• _Work required_
In the entries, starting with the line that contains "What ranking do" and going on through the line that contains "have from closest to furthest?", swap "rolling suitcase" for "carry-on bag" and write those lines out again with nothing else changed.

━━━ Working data

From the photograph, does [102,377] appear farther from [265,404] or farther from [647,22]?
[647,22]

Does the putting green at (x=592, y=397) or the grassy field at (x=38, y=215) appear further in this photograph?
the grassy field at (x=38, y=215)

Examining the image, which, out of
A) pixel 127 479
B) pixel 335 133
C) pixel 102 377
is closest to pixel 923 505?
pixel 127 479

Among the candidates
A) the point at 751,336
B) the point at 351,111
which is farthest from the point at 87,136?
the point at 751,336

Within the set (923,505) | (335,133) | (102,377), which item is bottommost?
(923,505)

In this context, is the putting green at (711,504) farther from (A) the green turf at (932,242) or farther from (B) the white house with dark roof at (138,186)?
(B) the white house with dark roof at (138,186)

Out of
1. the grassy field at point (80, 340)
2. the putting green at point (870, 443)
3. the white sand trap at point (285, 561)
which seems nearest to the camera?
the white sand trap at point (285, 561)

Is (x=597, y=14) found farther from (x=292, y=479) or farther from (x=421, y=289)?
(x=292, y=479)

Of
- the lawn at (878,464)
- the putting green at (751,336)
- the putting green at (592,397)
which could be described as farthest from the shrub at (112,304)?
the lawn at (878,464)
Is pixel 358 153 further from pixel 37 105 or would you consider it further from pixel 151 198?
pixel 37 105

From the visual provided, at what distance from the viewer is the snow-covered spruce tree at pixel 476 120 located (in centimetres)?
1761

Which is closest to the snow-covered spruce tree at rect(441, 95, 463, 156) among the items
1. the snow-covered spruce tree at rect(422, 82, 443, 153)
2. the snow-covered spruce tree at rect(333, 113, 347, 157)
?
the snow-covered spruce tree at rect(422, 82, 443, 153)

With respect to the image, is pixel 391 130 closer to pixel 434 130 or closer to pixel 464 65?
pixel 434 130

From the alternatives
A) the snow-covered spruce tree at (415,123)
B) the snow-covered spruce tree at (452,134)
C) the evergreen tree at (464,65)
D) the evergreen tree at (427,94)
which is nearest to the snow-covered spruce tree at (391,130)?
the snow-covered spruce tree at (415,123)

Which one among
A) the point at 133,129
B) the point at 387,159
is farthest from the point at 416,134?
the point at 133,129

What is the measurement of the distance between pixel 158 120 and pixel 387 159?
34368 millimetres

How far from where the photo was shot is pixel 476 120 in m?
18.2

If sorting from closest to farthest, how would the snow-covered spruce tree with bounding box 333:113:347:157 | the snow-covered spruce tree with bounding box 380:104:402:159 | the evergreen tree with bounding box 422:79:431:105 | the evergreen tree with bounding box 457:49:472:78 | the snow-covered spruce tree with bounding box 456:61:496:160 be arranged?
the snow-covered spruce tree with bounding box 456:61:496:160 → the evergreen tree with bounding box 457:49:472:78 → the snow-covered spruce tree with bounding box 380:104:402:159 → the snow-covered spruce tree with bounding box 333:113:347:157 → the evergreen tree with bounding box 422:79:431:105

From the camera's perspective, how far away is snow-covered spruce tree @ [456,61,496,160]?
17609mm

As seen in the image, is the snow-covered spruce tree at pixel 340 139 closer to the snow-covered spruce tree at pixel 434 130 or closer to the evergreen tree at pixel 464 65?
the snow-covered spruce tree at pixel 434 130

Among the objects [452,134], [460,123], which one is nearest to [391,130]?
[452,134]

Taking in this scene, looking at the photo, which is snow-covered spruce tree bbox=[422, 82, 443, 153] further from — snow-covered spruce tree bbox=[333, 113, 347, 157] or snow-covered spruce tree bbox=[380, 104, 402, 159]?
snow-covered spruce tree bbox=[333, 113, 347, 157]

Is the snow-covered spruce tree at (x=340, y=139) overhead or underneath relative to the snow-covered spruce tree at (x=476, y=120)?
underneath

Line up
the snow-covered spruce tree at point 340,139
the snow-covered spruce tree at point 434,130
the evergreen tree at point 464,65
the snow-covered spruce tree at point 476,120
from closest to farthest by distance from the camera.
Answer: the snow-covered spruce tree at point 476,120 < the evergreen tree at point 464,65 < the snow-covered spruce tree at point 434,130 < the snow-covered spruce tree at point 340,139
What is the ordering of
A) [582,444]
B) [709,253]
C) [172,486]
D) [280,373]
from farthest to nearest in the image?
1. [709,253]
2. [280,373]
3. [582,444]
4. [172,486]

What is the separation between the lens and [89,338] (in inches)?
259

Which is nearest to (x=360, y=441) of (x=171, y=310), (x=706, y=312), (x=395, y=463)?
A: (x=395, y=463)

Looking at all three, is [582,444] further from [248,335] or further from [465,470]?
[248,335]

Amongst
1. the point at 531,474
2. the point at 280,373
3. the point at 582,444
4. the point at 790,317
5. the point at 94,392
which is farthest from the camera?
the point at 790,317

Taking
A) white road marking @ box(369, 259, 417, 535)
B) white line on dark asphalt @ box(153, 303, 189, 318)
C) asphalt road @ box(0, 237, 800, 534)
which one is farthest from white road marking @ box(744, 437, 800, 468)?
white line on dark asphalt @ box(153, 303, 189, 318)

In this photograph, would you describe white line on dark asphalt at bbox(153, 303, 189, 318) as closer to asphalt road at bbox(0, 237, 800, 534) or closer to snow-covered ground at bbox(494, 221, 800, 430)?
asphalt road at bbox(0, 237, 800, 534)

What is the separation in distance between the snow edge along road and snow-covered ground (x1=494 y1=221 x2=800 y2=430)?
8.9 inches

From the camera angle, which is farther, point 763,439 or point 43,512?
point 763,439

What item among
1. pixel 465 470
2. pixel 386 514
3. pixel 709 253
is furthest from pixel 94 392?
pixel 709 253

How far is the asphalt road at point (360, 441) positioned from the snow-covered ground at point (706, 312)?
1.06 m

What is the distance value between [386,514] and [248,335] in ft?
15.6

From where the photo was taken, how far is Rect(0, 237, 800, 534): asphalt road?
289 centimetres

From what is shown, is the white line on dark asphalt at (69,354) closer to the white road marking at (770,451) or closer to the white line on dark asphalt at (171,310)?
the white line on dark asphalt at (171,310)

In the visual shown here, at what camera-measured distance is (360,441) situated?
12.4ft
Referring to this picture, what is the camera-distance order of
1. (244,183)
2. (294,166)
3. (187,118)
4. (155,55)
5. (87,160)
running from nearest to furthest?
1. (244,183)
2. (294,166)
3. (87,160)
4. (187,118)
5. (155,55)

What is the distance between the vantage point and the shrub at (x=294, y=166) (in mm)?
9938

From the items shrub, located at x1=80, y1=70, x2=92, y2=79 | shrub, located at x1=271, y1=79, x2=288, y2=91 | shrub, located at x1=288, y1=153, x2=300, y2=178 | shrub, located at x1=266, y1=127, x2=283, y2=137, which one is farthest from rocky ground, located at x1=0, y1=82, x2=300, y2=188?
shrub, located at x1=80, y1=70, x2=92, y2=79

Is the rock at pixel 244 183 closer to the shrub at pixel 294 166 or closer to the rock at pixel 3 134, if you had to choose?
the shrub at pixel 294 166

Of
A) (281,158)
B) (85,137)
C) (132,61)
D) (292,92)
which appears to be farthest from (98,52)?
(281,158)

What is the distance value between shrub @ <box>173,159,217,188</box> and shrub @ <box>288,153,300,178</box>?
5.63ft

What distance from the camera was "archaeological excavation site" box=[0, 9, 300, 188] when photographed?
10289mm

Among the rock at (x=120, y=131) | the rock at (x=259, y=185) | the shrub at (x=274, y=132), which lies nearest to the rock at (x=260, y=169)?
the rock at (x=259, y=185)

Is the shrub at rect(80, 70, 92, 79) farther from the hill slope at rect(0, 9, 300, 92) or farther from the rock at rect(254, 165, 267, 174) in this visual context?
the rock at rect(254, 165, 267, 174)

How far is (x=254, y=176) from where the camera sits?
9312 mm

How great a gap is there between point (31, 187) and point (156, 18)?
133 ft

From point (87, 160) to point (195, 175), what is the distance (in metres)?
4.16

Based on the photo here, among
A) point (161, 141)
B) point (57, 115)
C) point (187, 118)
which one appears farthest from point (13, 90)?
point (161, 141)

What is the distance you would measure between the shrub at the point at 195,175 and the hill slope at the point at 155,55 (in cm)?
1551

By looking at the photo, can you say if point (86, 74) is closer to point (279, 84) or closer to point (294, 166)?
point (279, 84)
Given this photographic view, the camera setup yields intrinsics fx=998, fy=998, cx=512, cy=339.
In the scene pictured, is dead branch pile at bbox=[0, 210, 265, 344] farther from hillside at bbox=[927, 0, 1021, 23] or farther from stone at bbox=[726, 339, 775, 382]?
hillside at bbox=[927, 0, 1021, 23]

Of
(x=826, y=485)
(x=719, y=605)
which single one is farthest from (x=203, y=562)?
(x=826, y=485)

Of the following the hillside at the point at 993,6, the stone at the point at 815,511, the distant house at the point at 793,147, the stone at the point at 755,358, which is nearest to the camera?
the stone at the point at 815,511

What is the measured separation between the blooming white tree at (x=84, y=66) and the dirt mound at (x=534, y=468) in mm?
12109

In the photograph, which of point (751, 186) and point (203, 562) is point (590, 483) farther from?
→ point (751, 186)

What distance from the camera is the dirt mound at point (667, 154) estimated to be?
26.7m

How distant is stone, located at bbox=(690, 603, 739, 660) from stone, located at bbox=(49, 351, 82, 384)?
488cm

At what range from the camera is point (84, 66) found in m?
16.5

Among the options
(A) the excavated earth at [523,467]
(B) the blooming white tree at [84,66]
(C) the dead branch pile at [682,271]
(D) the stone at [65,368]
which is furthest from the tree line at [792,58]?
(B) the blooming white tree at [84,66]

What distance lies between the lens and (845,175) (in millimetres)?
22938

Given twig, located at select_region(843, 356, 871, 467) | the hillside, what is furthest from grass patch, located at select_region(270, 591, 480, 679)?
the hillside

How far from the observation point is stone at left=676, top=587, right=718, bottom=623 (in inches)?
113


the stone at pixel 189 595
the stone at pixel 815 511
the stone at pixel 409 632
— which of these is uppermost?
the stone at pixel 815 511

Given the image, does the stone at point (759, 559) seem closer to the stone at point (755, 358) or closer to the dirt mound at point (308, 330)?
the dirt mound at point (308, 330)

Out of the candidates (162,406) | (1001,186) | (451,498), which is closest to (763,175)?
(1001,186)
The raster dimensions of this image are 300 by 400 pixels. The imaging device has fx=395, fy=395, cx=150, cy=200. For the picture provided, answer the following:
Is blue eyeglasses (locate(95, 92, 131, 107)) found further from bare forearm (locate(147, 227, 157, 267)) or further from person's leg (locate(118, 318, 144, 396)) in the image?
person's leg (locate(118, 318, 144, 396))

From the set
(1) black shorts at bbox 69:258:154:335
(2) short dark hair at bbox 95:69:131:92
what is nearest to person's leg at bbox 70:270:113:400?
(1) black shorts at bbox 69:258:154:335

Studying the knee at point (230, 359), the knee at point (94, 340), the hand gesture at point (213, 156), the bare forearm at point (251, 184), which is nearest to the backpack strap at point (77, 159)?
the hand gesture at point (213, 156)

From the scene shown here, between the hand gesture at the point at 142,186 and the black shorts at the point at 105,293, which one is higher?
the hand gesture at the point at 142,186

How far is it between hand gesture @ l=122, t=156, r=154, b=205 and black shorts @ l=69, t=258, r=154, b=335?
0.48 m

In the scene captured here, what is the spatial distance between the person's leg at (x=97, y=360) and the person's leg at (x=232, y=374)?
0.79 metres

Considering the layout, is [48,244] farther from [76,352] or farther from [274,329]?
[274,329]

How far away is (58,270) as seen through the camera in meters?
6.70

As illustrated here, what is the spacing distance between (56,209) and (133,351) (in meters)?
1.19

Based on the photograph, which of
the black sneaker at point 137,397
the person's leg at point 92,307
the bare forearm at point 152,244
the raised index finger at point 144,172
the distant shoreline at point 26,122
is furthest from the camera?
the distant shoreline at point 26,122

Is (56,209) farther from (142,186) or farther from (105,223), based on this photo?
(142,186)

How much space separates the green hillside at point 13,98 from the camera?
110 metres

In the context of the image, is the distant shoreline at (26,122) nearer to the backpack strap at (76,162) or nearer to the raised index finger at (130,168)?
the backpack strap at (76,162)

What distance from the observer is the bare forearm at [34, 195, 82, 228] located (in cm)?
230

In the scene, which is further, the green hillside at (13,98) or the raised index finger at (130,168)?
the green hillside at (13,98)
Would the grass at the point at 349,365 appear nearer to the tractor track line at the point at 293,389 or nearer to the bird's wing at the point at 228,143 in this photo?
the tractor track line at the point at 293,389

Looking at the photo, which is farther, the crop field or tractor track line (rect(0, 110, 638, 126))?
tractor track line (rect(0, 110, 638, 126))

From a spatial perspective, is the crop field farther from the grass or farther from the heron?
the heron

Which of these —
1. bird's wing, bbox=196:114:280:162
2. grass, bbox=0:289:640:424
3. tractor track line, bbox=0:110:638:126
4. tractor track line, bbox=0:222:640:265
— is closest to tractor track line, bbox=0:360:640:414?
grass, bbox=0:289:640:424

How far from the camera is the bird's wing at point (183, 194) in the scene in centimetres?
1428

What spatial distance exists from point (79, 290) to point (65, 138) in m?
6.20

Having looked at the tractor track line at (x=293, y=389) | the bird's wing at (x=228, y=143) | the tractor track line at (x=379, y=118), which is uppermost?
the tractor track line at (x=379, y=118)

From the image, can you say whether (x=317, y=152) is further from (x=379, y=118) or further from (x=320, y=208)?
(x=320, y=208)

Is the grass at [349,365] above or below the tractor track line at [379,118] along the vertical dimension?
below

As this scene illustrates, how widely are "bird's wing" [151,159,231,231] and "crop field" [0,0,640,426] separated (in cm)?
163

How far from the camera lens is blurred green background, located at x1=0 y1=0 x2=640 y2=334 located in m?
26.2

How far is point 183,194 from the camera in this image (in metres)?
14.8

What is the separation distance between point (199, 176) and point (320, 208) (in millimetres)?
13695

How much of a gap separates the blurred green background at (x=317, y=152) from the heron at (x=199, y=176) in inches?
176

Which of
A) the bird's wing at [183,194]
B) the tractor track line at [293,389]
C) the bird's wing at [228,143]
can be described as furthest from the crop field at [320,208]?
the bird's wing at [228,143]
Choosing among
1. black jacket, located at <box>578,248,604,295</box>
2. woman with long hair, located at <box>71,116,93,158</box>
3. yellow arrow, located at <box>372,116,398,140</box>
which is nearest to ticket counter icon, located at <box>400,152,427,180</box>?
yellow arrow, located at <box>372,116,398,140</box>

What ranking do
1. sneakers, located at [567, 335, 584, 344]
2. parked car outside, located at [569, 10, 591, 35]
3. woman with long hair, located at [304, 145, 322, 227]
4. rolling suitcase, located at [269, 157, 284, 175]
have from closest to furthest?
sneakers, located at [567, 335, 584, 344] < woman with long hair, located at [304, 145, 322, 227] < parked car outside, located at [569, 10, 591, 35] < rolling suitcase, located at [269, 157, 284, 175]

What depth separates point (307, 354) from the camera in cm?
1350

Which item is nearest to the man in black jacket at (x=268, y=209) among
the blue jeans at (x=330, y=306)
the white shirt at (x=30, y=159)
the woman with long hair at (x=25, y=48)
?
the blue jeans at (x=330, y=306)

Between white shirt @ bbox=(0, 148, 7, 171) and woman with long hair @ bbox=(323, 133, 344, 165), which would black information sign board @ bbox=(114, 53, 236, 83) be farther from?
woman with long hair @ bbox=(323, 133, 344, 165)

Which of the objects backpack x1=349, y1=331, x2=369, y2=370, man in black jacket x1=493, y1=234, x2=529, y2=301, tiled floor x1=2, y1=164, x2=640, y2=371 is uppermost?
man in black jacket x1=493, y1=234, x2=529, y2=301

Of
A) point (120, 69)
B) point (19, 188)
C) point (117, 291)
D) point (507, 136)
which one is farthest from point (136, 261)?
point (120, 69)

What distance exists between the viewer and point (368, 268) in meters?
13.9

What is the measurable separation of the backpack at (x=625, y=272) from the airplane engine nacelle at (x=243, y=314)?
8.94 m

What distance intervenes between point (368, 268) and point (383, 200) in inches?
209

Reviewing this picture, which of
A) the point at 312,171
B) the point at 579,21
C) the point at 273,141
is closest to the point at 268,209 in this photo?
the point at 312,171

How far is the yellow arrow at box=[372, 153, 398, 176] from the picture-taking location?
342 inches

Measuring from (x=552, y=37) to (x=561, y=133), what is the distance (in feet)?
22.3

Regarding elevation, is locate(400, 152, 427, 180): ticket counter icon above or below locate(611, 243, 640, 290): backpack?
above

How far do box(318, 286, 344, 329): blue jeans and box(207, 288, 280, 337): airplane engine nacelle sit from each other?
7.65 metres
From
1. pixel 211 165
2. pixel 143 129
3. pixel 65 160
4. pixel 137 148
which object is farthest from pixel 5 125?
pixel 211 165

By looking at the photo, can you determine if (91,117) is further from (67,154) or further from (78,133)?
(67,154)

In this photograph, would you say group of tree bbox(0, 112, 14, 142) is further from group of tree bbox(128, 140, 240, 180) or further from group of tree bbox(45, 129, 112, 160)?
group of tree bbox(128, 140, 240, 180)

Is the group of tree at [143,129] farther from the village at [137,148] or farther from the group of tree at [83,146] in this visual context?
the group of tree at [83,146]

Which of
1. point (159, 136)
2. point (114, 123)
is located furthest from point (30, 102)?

━━━━━━

• _Solution to the exercise_
What ranking do
1. sneakers, located at [567, 335, 584, 344]
2. parked car outside, located at [569, 10, 591, 35]
3. woman with long hair, located at [304, 145, 322, 227]
4. carry-on bag, located at [269, 157, 284, 175]
have from closest to furthest?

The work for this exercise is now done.